[time-nuts] A real world project need for timing accuracy...

Jean-Louis Oneto Jean-Louis.Oneto at obs-azur.fr
Wed Nov 3 00:47:26 UTC 2010


In the atmosphere, if your aperture is smaller than the R_0 (Fried 
parameter, typically about 1~2" in daylight, can be several feet by a still 
night), your resolution is similar to that corresponding at your aperture, 
and the whole image will seems to move. If your aperture is greater than 
R_0, the image will explode in several "speckles", each with a size 
corresponding to the diffraction limit of your aperture, grouped in a 
cluster corresponding to the diffranction limit of R_0, and the pattern of 
the speckle will change rapidly (several 10's of Hz). You can exploit the 
theoritical diffraction limit by using a fast camera, processing each frame 
(autocorrelation or FFT) and then averaging the results. (search "Speckle 
Interferometry" for details, that will hardly be low-cost or easy...)
HTH,
Regards,
Jean-Louis
----- Original Message ----- 
From: "Bob Camp" <lists at rtty.us>
To: "Discussion of precise time and frequency measurement" 
<time-nuts at febo.com>
Sent: Wednesday, November 03, 2010 12:04 AM
Subject: Re: [time-nuts] A real world project need for timing accuracy...


> Hi
>
> The Wikipedia numbers would all work out just fine in a vacuum or in 
> *very* still air.

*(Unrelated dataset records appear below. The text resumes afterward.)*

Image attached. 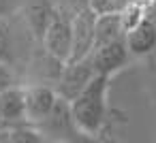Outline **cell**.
Segmentation results:
<instances>
[{
	"instance_id": "4fadbf2b",
	"label": "cell",
	"mask_w": 156,
	"mask_h": 143,
	"mask_svg": "<svg viewBox=\"0 0 156 143\" xmlns=\"http://www.w3.org/2000/svg\"><path fill=\"white\" fill-rule=\"evenodd\" d=\"M147 15V7L137 2V0H128V5L120 11V17H122V26H124V32H128L130 28H135L143 17Z\"/></svg>"
},
{
	"instance_id": "e0dca14e",
	"label": "cell",
	"mask_w": 156,
	"mask_h": 143,
	"mask_svg": "<svg viewBox=\"0 0 156 143\" xmlns=\"http://www.w3.org/2000/svg\"><path fill=\"white\" fill-rule=\"evenodd\" d=\"M7 128H9V124H7L2 117H0V132H2V130H7Z\"/></svg>"
},
{
	"instance_id": "8fae6325",
	"label": "cell",
	"mask_w": 156,
	"mask_h": 143,
	"mask_svg": "<svg viewBox=\"0 0 156 143\" xmlns=\"http://www.w3.org/2000/svg\"><path fill=\"white\" fill-rule=\"evenodd\" d=\"M0 117H2L9 128L22 122H28L26 117V100H24V88L11 85L0 92Z\"/></svg>"
},
{
	"instance_id": "30bf717a",
	"label": "cell",
	"mask_w": 156,
	"mask_h": 143,
	"mask_svg": "<svg viewBox=\"0 0 156 143\" xmlns=\"http://www.w3.org/2000/svg\"><path fill=\"white\" fill-rule=\"evenodd\" d=\"M126 45H128L130 56L135 58L152 54L156 49V22L150 15H145L135 28L126 32Z\"/></svg>"
},
{
	"instance_id": "7c38bea8",
	"label": "cell",
	"mask_w": 156,
	"mask_h": 143,
	"mask_svg": "<svg viewBox=\"0 0 156 143\" xmlns=\"http://www.w3.org/2000/svg\"><path fill=\"white\" fill-rule=\"evenodd\" d=\"M124 26H122V17L120 13H103L96 15L94 22V49L101 45H107L120 37H124Z\"/></svg>"
},
{
	"instance_id": "9a60e30c",
	"label": "cell",
	"mask_w": 156,
	"mask_h": 143,
	"mask_svg": "<svg viewBox=\"0 0 156 143\" xmlns=\"http://www.w3.org/2000/svg\"><path fill=\"white\" fill-rule=\"evenodd\" d=\"M11 85H15V75H13V68L0 62V92H2L5 88H11Z\"/></svg>"
},
{
	"instance_id": "ba28073f",
	"label": "cell",
	"mask_w": 156,
	"mask_h": 143,
	"mask_svg": "<svg viewBox=\"0 0 156 143\" xmlns=\"http://www.w3.org/2000/svg\"><path fill=\"white\" fill-rule=\"evenodd\" d=\"M24 100H26V117L28 122H39L43 120L56 105L58 94L54 85L49 83H32L24 88Z\"/></svg>"
},
{
	"instance_id": "9c48e42d",
	"label": "cell",
	"mask_w": 156,
	"mask_h": 143,
	"mask_svg": "<svg viewBox=\"0 0 156 143\" xmlns=\"http://www.w3.org/2000/svg\"><path fill=\"white\" fill-rule=\"evenodd\" d=\"M58 5H54L51 0H28V2L22 7V15L30 28V32L34 34V39L41 43L47 26L51 24L54 15H56Z\"/></svg>"
},
{
	"instance_id": "3957f363",
	"label": "cell",
	"mask_w": 156,
	"mask_h": 143,
	"mask_svg": "<svg viewBox=\"0 0 156 143\" xmlns=\"http://www.w3.org/2000/svg\"><path fill=\"white\" fill-rule=\"evenodd\" d=\"M41 45L45 51L56 56L62 62H69L71 47H73V11L66 7H58L51 24L47 26Z\"/></svg>"
},
{
	"instance_id": "8992f818",
	"label": "cell",
	"mask_w": 156,
	"mask_h": 143,
	"mask_svg": "<svg viewBox=\"0 0 156 143\" xmlns=\"http://www.w3.org/2000/svg\"><path fill=\"white\" fill-rule=\"evenodd\" d=\"M130 58L133 56H130L128 45H126V34L107 43V45L92 49V54H90V60H92L96 75H107V77H113L118 71H122L130 62Z\"/></svg>"
},
{
	"instance_id": "277c9868",
	"label": "cell",
	"mask_w": 156,
	"mask_h": 143,
	"mask_svg": "<svg viewBox=\"0 0 156 143\" xmlns=\"http://www.w3.org/2000/svg\"><path fill=\"white\" fill-rule=\"evenodd\" d=\"M34 128L41 132L43 139H49V141H71V139H77V134H81L73 120L71 103L60 96H58L54 109L43 120L34 122Z\"/></svg>"
},
{
	"instance_id": "7a4b0ae2",
	"label": "cell",
	"mask_w": 156,
	"mask_h": 143,
	"mask_svg": "<svg viewBox=\"0 0 156 143\" xmlns=\"http://www.w3.org/2000/svg\"><path fill=\"white\" fill-rule=\"evenodd\" d=\"M34 34L30 32L20 11L0 17V62L17 68L26 64L34 54Z\"/></svg>"
},
{
	"instance_id": "2e32d148",
	"label": "cell",
	"mask_w": 156,
	"mask_h": 143,
	"mask_svg": "<svg viewBox=\"0 0 156 143\" xmlns=\"http://www.w3.org/2000/svg\"><path fill=\"white\" fill-rule=\"evenodd\" d=\"M22 0H0V17H7L15 11H20Z\"/></svg>"
},
{
	"instance_id": "52a82bcc",
	"label": "cell",
	"mask_w": 156,
	"mask_h": 143,
	"mask_svg": "<svg viewBox=\"0 0 156 143\" xmlns=\"http://www.w3.org/2000/svg\"><path fill=\"white\" fill-rule=\"evenodd\" d=\"M94 22L96 13L90 7H83L73 13V47L69 62H77L81 58H88L94 49Z\"/></svg>"
},
{
	"instance_id": "5bb4252c",
	"label": "cell",
	"mask_w": 156,
	"mask_h": 143,
	"mask_svg": "<svg viewBox=\"0 0 156 143\" xmlns=\"http://www.w3.org/2000/svg\"><path fill=\"white\" fill-rule=\"evenodd\" d=\"M126 5H128V0H88V7L96 15H103V13H120Z\"/></svg>"
},
{
	"instance_id": "5b68a950",
	"label": "cell",
	"mask_w": 156,
	"mask_h": 143,
	"mask_svg": "<svg viewBox=\"0 0 156 143\" xmlns=\"http://www.w3.org/2000/svg\"><path fill=\"white\" fill-rule=\"evenodd\" d=\"M94 75H96V71L92 66L90 56L81 58L77 62H66L64 68H62V73H60V77H58V81L54 83V90H56V94L60 98H64V100L71 103L90 83V79Z\"/></svg>"
},
{
	"instance_id": "6da1fadb",
	"label": "cell",
	"mask_w": 156,
	"mask_h": 143,
	"mask_svg": "<svg viewBox=\"0 0 156 143\" xmlns=\"http://www.w3.org/2000/svg\"><path fill=\"white\" fill-rule=\"evenodd\" d=\"M111 77L94 75L90 83L71 100V113L81 134L96 137L107 122V90Z\"/></svg>"
}]
</instances>
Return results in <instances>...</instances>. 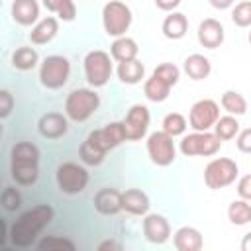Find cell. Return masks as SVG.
<instances>
[{
  "mask_svg": "<svg viewBox=\"0 0 251 251\" xmlns=\"http://www.w3.org/2000/svg\"><path fill=\"white\" fill-rule=\"evenodd\" d=\"M222 149V139L210 131H192L182 135L178 143V151L184 157H212Z\"/></svg>",
  "mask_w": 251,
  "mask_h": 251,
  "instance_id": "obj_8",
  "label": "cell"
},
{
  "mask_svg": "<svg viewBox=\"0 0 251 251\" xmlns=\"http://www.w3.org/2000/svg\"><path fill=\"white\" fill-rule=\"evenodd\" d=\"M235 145H237V149L241 151V153H251V129L249 127H243V129H239L237 131V135H235Z\"/></svg>",
  "mask_w": 251,
  "mask_h": 251,
  "instance_id": "obj_39",
  "label": "cell"
},
{
  "mask_svg": "<svg viewBox=\"0 0 251 251\" xmlns=\"http://www.w3.org/2000/svg\"><path fill=\"white\" fill-rule=\"evenodd\" d=\"M0 206L6 210V212H16L20 210L22 206V194L16 186H6L2 192H0Z\"/></svg>",
  "mask_w": 251,
  "mask_h": 251,
  "instance_id": "obj_35",
  "label": "cell"
},
{
  "mask_svg": "<svg viewBox=\"0 0 251 251\" xmlns=\"http://www.w3.org/2000/svg\"><path fill=\"white\" fill-rule=\"evenodd\" d=\"M220 118V104L212 98H202L190 106L188 112V127L194 131H210Z\"/></svg>",
  "mask_w": 251,
  "mask_h": 251,
  "instance_id": "obj_11",
  "label": "cell"
},
{
  "mask_svg": "<svg viewBox=\"0 0 251 251\" xmlns=\"http://www.w3.org/2000/svg\"><path fill=\"white\" fill-rule=\"evenodd\" d=\"M35 247L39 251H75L76 249L75 241L63 235H45L39 241H35Z\"/></svg>",
  "mask_w": 251,
  "mask_h": 251,
  "instance_id": "obj_31",
  "label": "cell"
},
{
  "mask_svg": "<svg viewBox=\"0 0 251 251\" xmlns=\"http://www.w3.org/2000/svg\"><path fill=\"white\" fill-rule=\"evenodd\" d=\"M2 133H4V127H2V124H0V137H2Z\"/></svg>",
  "mask_w": 251,
  "mask_h": 251,
  "instance_id": "obj_46",
  "label": "cell"
},
{
  "mask_svg": "<svg viewBox=\"0 0 251 251\" xmlns=\"http://www.w3.org/2000/svg\"><path fill=\"white\" fill-rule=\"evenodd\" d=\"M39 65V53L29 47V45H22L12 53V67L18 71H31Z\"/></svg>",
  "mask_w": 251,
  "mask_h": 251,
  "instance_id": "obj_27",
  "label": "cell"
},
{
  "mask_svg": "<svg viewBox=\"0 0 251 251\" xmlns=\"http://www.w3.org/2000/svg\"><path fill=\"white\" fill-rule=\"evenodd\" d=\"M239 176V165L229 157H216L204 169V182L212 190H222L233 184Z\"/></svg>",
  "mask_w": 251,
  "mask_h": 251,
  "instance_id": "obj_9",
  "label": "cell"
},
{
  "mask_svg": "<svg viewBox=\"0 0 251 251\" xmlns=\"http://www.w3.org/2000/svg\"><path fill=\"white\" fill-rule=\"evenodd\" d=\"M86 139L102 153H108L112 149H116L118 145H122L126 141V131H124V126L122 122H110L106 124L104 127L100 129H92Z\"/></svg>",
  "mask_w": 251,
  "mask_h": 251,
  "instance_id": "obj_13",
  "label": "cell"
},
{
  "mask_svg": "<svg viewBox=\"0 0 251 251\" xmlns=\"http://www.w3.org/2000/svg\"><path fill=\"white\" fill-rule=\"evenodd\" d=\"M71 61L65 55H47L39 63V82L47 90H59L69 82Z\"/></svg>",
  "mask_w": 251,
  "mask_h": 251,
  "instance_id": "obj_6",
  "label": "cell"
},
{
  "mask_svg": "<svg viewBox=\"0 0 251 251\" xmlns=\"http://www.w3.org/2000/svg\"><path fill=\"white\" fill-rule=\"evenodd\" d=\"M61 2H63V0H41V6H43L47 12H51V14H57V10H59Z\"/></svg>",
  "mask_w": 251,
  "mask_h": 251,
  "instance_id": "obj_43",
  "label": "cell"
},
{
  "mask_svg": "<svg viewBox=\"0 0 251 251\" xmlns=\"http://www.w3.org/2000/svg\"><path fill=\"white\" fill-rule=\"evenodd\" d=\"M57 33H59V20H57L55 16H47V18L37 20V22L31 25L29 41H31L33 45H47L49 41L55 39Z\"/></svg>",
  "mask_w": 251,
  "mask_h": 251,
  "instance_id": "obj_20",
  "label": "cell"
},
{
  "mask_svg": "<svg viewBox=\"0 0 251 251\" xmlns=\"http://www.w3.org/2000/svg\"><path fill=\"white\" fill-rule=\"evenodd\" d=\"M53 218H55V210L49 204H37L22 212L8 231L10 241L20 249H27L35 245L39 233L53 222Z\"/></svg>",
  "mask_w": 251,
  "mask_h": 251,
  "instance_id": "obj_1",
  "label": "cell"
},
{
  "mask_svg": "<svg viewBox=\"0 0 251 251\" xmlns=\"http://www.w3.org/2000/svg\"><path fill=\"white\" fill-rule=\"evenodd\" d=\"M137 55H139V47H137V41L135 39H131L127 35L114 37V41L110 45V57H112V61L124 63V61L137 59Z\"/></svg>",
  "mask_w": 251,
  "mask_h": 251,
  "instance_id": "obj_23",
  "label": "cell"
},
{
  "mask_svg": "<svg viewBox=\"0 0 251 251\" xmlns=\"http://www.w3.org/2000/svg\"><path fill=\"white\" fill-rule=\"evenodd\" d=\"M82 67H84V78L92 88L106 86L114 75V61L110 53L102 49L88 51L82 59Z\"/></svg>",
  "mask_w": 251,
  "mask_h": 251,
  "instance_id": "obj_4",
  "label": "cell"
},
{
  "mask_svg": "<svg viewBox=\"0 0 251 251\" xmlns=\"http://www.w3.org/2000/svg\"><path fill=\"white\" fill-rule=\"evenodd\" d=\"M90 175L88 169L82 163H75V161H65L57 167L55 171V182L57 188L63 194H80L84 192V188L88 186Z\"/></svg>",
  "mask_w": 251,
  "mask_h": 251,
  "instance_id": "obj_5",
  "label": "cell"
},
{
  "mask_svg": "<svg viewBox=\"0 0 251 251\" xmlns=\"http://www.w3.org/2000/svg\"><path fill=\"white\" fill-rule=\"evenodd\" d=\"M212 129H214V133H216L222 141H227V139H233L241 127H239L237 116L227 114V116H220V118L216 120V124H214Z\"/></svg>",
  "mask_w": 251,
  "mask_h": 251,
  "instance_id": "obj_30",
  "label": "cell"
},
{
  "mask_svg": "<svg viewBox=\"0 0 251 251\" xmlns=\"http://www.w3.org/2000/svg\"><path fill=\"white\" fill-rule=\"evenodd\" d=\"M39 147L31 141H18L10 149V175L18 186H31L39 178Z\"/></svg>",
  "mask_w": 251,
  "mask_h": 251,
  "instance_id": "obj_2",
  "label": "cell"
},
{
  "mask_svg": "<svg viewBox=\"0 0 251 251\" xmlns=\"http://www.w3.org/2000/svg\"><path fill=\"white\" fill-rule=\"evenodd\" d=\"M171 88L173 86L167 80H163L161 76H157L153 73H151V76L143 78V94L151 102H165L171 94Z\"/></svg>",
  "mask_w": 251,
  "mask_h": 251,
  "instance_id": "obj_26",
  "label": "cell"
},
{
  "mask_svg": "<svg viewBox=\"0 0 251 251\" xmlns=\"http://www.w3.org/2000/svg\"><path fill=\"white\" fill-rule=\"evenodd\" d=\"M104 157H106V153L98 151V149H96L88 139H84V141L80 143V147H78V159H80V163H82V165L98 167V165L104 161Z\"/></svg>",
  "mask_w": 251,
  "mask_h": 251,
  "instance_id": "obj_33",
  "label": "cell"
},
{
  "mask_svg": "<svg viewBox=\"0 0 251 251\" xmlns=\"http://www.w3.org/2000/svg\"><path fill=\"white\" fill-rule=\"evenodd\" d=\"M14 110V96L10 90H0V120L8 118Z\"/></svg>",
  "mask_w": 251,
  "mask_h": 251,
  "instance_id": "obj_38",
  "label": "cell"
},
{
  "mask_svg": "<svg viewBox=\"0 0 251 251\" xmlns=\"http://www.w3.org/2000/svg\"><path fill=\"white\" fill-rule=\"evenodd\" d=\"M94 210L102 216H116L118 212H122V204H120V190L116 188H100L94 194Z\"/></svg>",
  "mask_w": 251,
  "mask_h": 251,
  "instance_id": "obj_21",
  "label": "cell"
},
{
  "mask_svg": "<svg viewBox=\"0 0 251 251\" xmlns=\"http://www.w3.org/2000/svg\"><path fill=\"white\" fill-rule=\"evenodd\" d=\"M10 16L18 25L29 27L39 20V2L37 0H14Z\"/></svg>",
  "mask_w": 251,
  "mask_h": 251,
  "instance_id": "obj_18",
  "label": "cell"
},
{
  "mask_svg": "<svg viewBox=\"0 0 251 251\" xmlns=\"http://www.w3.org/2000/svg\"><path fill=\"white\" fill-rule=\"evenodd\" d=\"M141 229H143V235L149 243H155V245H163L165 241H169L171 237V224L165 216L161 214H145L143 216V222H141Z\"/></svg>",
  "mask_w": 251,
  "mask_h": 251,
  "instance_id": "obj_14",
  "label": "cell"
},
{
  "mask_svg": "<svg viewBox=\"0 0 251 251\" xmlns=\"http://www.w3.org/2000/svg\"><path fill=\"white\" fill-rule=\"evenodd\" d=\"M220 106L231 116H243L247 112V100L237 90H226L220 96Z\"/></svg>",
  "mask_w": 251,
  "mask_h": 251,
  "instance_id": "obj_28",
  "label": "cell"
},
{
  "mask_svg": "<svg viewBox=\"0 0 251 251\" xmlns=\"http://www.w3.org/2000/svg\"><path fill=\"white\" fill-rule=\"evenodd\" d=\"M182 0H155V6L163 12H175Z\"/></svg>",
  "mask_w": 251,
  "mask_h": 251,
  "instance_id": "obj_42",
  "label": "cell"
},
{
  "mask_svg": "<svg viewBox=\"0 0 251 251\" xmlns=\"http://www.w3.org/2000/svg\"><path fill=\"white\" fill-rule=\"evenodd\" d=\"M55 18L61 20V22H73L76 18V4H75V0H63L59 10H57V14H55Z\"/></svg>",
  "mask_w": 251,
  "mask_h": 251,
  "instance_id": "obj_37",
  "label": "cell"
},
{
  "mask_svg": "<svg viewBox=\"0 0 251 251\" xmlns=\"http://www.w3.org/2000/svg\"><path fill=\"white\" fill-rule=\"evenodd\" d=\"M171 235H173V245L176 251H200L204 247L202 233L192 226H182Z\"/></svg>",
  "mask_w": 251,
  "mask_h": 251,
  "instance_id": "obj_19",
  "label": "cell"
},
{
  "mask_svg": "<svg viewBox=\"0 0 251 251\" xmlns=\"http://www.w3.org/2000/svg\"><path fill=\"white\" fill-rule=\"evenodd\" d=\"M163 131L169 133L171 137H178V135H184L186 127H188V122L186 118L180 114V112H171L163 118Z\"/></svg>",
  "mask_w": 251,
  "mask_h": 251,
  "instance_id": "obj_32",
  "label": "cell"
},
{
  "mask_svg": "<svg viewBox=\"0 0 251 251\" xmlns=\"http://www.w3.org/2000/svg\"><path fill=\"white\" fill-rule=\"evenodd\" d=\"M145 147H147V155H149L151 163L157 165V167H169L176 159L175 137H171L163 129L149 133L147 141H145Z\"/></svg>",
  "mask_w": 251,
  "mask_h": 251,
  "instance_id": "obj_10",
  "label": "cell"
},
{
  "mask_svg": "<svg viewBox=\"0 0 251 251\" xmlns=\"http://www.w3.org/2000/svg\"><path fill=\"white\" fill-rule=\"evenodd\" d=\"M100 108V94L94 88H75L65 98V116L71 122H86Z\"/></svg>",
  "mask_w": 251,
  "mask_h": 251,
  "instance_id": "obj_3",
  "label": "cell"
},
{
  "mask_svg": "<svg viewBox=\"0 0 251 251\" xmlns=\"http://www.w3.org/2000/svg\"><path fill=\"white\" fill-rule=\"evenodd\" d=\"M96 249H98V251H122L124 247H122V243L116 241V239H104V241L98 243Z\"/></svg>",
  "mask_w": 251,
  "mask_h": 251,
  "instance_id": "obj_41",
  "label": "cell"
},
{
  "mask_svg": "<svg viewBox=\"0 0 251 251\" xmlns=\"http://www.w3.org/2000/svg\"><path fill=\"white\" fill-rule=\"evenodd\" d=\"M237 194H239V198L251 200V175H243L237 180Z\"/></svg>",
  "mask_w": 251,
  "mask_h": 251,
  "instance_id": "obj_40",
  "label": "cell"
},
{
  "mask_svg": "<svg viewBox=\"0 0 251 251\" xmlns=\"http://www.w3.org/2000/svg\"><path fill=\"white\" fill-rule=\"evenodd\" d=\"M198 43L206 49H218L226 39V29L220 20L216 18H204L196 31Z\"/></svg>",
  "mask_w": 251,
  "mask_h": 251,
  "instance_id": "obj_15",
  "label": "cell"
},
{
  "mask_svg": "<svg viewBox=\"0 0 251 251\" xmlns=\"http://www.w3.org/2000/svg\"><path fill=\"white\" fill-rule=\"evenodd\" d=\"M0 8H2V0H0Z\"/></svg>",
  "mask_w": 251,
  "mask_h": 251,
  "instance_id": "obj_47",
  "label": "cell"
},
{
  "mask_svg": "<svg viewBox=\"0 0 251 251\" xmlns=\"http://www.w3.org/2000/svg\"><path fill=\"white\" fill-rule=\"evenodd\" d=\"M227 220L233 226H249L251 224V204L245 198H237L227 206Z\"/></svg>",
  "mask_w": 251,
  "mask_h": 251,
  "instance_id": "obj_29",
  "label": "cell"
},
{
  "mask_svg": "<svg viewBox=\"0 0 251 251\" xmlns=\"http://www.w3.org/2000/svg\"><path fill=\"white\" fill-rule=\"evenodd\" d=\"M161 31L167 39H182L188 31V18L182 12H169V16H165L163 24H161Z\"/></svg>",
  "mask_w": 251,
  "mask_h": 251,
  "instance_id": "obj_22",
  "label": "cell"
},
{
  "mask_svg": "<svg viewBox=\"0 0 251 251\" xmlns=\"http://www.w3.org/2000/svg\"><path fill=\"white\" fill-rule=\"evenodd\" d=\"M231 22L243 29L251 25V2L249 0L235 2V6L231 8Z\"/></svg>",
  "mask_w": 251,
  "mask_h": 251,
  "instance_id": "obj_34",
  "label": "cell"
},
{
  "mask_svg": "<svg viewBox=\"0 0 251 251\" xmlns=\"http://www.w3.org/2000/svg\"><path fill=\"white\" fill-rule=\"evenodd\" d=\"M149 124H151L149 108L145 104H133L122 120L126 141H141L149 131Z\"/></svg>",
  "mask_w": 251,
  "mask_h": 251,
  "instance_id": "obj_12",
  "label": "cell"
},
{
  "mask_svg": "<svg viewBox=\"0 0 251 251\" xmlns=\"http://www.w3.org/2000/svg\"><path fill=\"white\" fill-rule=\"evenodd\" d=\"M37 131L45 139H59L69 131V118L61 112H45L37 122Z\"/></svg>",
  "mask_w": 251,
  "mask_h": 251,
  "instance_id": "obj_16",
  "label": "cell"
},
{
  "mask_svg": "<svg viewBox=\"0 0 251 251\" xmlns=\"http://www.w3.org/2000/svg\"><path fill=\"white\" fill-rule=\"evenodd\" d=\"M216 10H227V8H231L233 4H235V0H208Z\"/></svg>",
  "mask_w": 251,
  "mask_h": 251,
  "instance_id": "obj_44",
  "label": "cell"
},
{
  "mask_svg": "<svg viewBox=\"0 0 251 251\" xmlns=\"http://www.w3.org/2000/svg\"><path fill=\"white\" fill-rule=\"evenodd\" d=\"M8 231H10V229H8V226H6V222H4L2 218H0V249H2V247L6 245V241L10 239V235H8Z\"/></svg>",
  "mask_w": 251,
  "mask_h": 251,
  "instance_id": "obj_45",
  "label": "cell"
},
{
  "mask_svg": "<svg viewBox=\"0 0 251 251\" xmlns=\"http://www.w3.org/2000/svg\"><path fill=\"white\" fill-rule=\"evenodd\" d=\"M182 71H184L186 76L192 78V80H204V78H208L210 73H212V63H210V59H208L206 55H202V53H192V55H188V57L184 59Z\"/></svg>",
  "mask_w": 251,
  "mask_h": 251,
  "instance_id": "obj_24",
  "label": "cell"
},
{
  "mask_svg": "<svg viewBox=\"0 0 251 251\" xmlns=\"http://www.w3.org/2000/svg\"><path fill=\"white\" fill-rule=\"evenodd\" d=\"M116 75L124 84H139L145 78V65L139 59L124 61V63H118Z\"/></svg>",
  "mask_w": 251,
  "mask_h": 251,
  "instance_id": "obj_25",
  "label": "cell"
},
{
  "mask_svg": "<svg viewBox=\"0 0 251 251\" xmlns=\"http://www.w3.org/2000/svg\"><path fill=\"white\" fill-rule=\"evenodd\" d=\"M120 204L122 210L131 216H145L151 206L147 192H143L141 188H126L124 192H120Z\"/></svg>",
  "mask_w": 251,
  "mask_h": 251,
  "instance_id": "obj_17",
  "label": "cell"
},
{
  "mask_svg": "<svg viewBox=\"0 0 251 251\" xmlns=\"http://www.w3.org/2000/svg\"><path fill=\"white\" fill-rule=\"evenodd\" d=\"M153 75L161 76V78L167 80L171 86H175V84L178 82V78H180V69H178L175 63H161V65H157V67L153 69Z\"/></svg>",
  "mask_w": 251,
  "mask_h": 251,
  "instance_id": "obj_36",
  "label": "cell"
},
{
  "mask_svg": "<svg viewBox=\"0 0 251 251\" xmlns=\"http://www.w3.org/2000/svg\"><path fill=\"white\" fill-rule=\"evenodd\" d=\"M133 22L131 8L126 2L120 0H110L102 8V27L110 37H120L126 35Z\"/></svg>",
  "mask_w": 251,
  "mask_h": 251,
  "instance_id": "obj_7",
  "label": "cell"
}]
</instances>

I have yet to find a real world situation (daylight) 
> where you are anywhere near those conditions.
>
> Bob
>
>
> On Nov 2, 2010, at 1:16 PM, Robert Darlington wrote:
>
>> Hi Jim,
>>
>> This doesnt' look right to me.  I'm getting roughly 2.3 inches at 2400 
>> feet
>> is 0.08 miliradians.    0.01  miliradians (1*10^-5 radians) at 2400 feet 
>> is
>> 0.288 inches (roughly 30 caliber).  Wikipedia says that to resolve 0.01
>> miliradians you need:
>>
>> R (in radians) = lambda / diameter (of scope)  (aka, Dawes Limit if you 
>> use
>> 562nm light)
>>
>> 1 * 10^-5 radians = 562nm (green) / X
>>
>> X= 5.62cm aperture or 2.2".    This is what it comes to on paper, in
>> practice you'd probably need something bigger because of atmospheric
>> effects, lens quality, and the like.
>>
>> That being said, I can't see my holes at 300 yards with my Leupold scope
>> with an opening greater than an inch.  I can just barely make them out at
>> 200 yards.  See http://en.wikipedia.org/wiki/Angular_resolution  - Also,
>> somebody please double check my math.
>>
>> -Bob
>>
>> On Tue, Nov 2, 2010 at 7:28 AM, jimlux <jimlux at earthlink.net> wrote:
>>
>>> Bob Camp wrote:
>>>
>>>> Hi
>>>>
>>>> Ok, I mis-understood the question.
>>>>
>>>> In my experience, you can have big buck (as in many thousands of 
>>>> dollars)
>>>> optics and not see .2" holes at 800 yards. The bull's eye is a *lot* 
>>>> bigger
>>>> than the hole the bullet made.
>>>>
>>>> 0.2" at 2400 ft is about 0.08 milliradian.. or 0.3 minutes of arc. 
>>>> Your
>>> eye can resolve about 1 minute of arc... I'm not questioning your
>>> experience, but it seem that even a moderate power scope should allow 
>>> you to
>>> see the holes.  As I recall, the Rayleigh limit for resolution is 
>>> something
>>> like 0.7 milliradian/mm of aperture, so 10-15 mm aperture would be in 
>>> the
>>> right ballpark..
>>>
>>> I can imagine needing more aperture than 3", though.. you're not 
>>> interested
>>> in resolving a star, but something more akin to separating dots.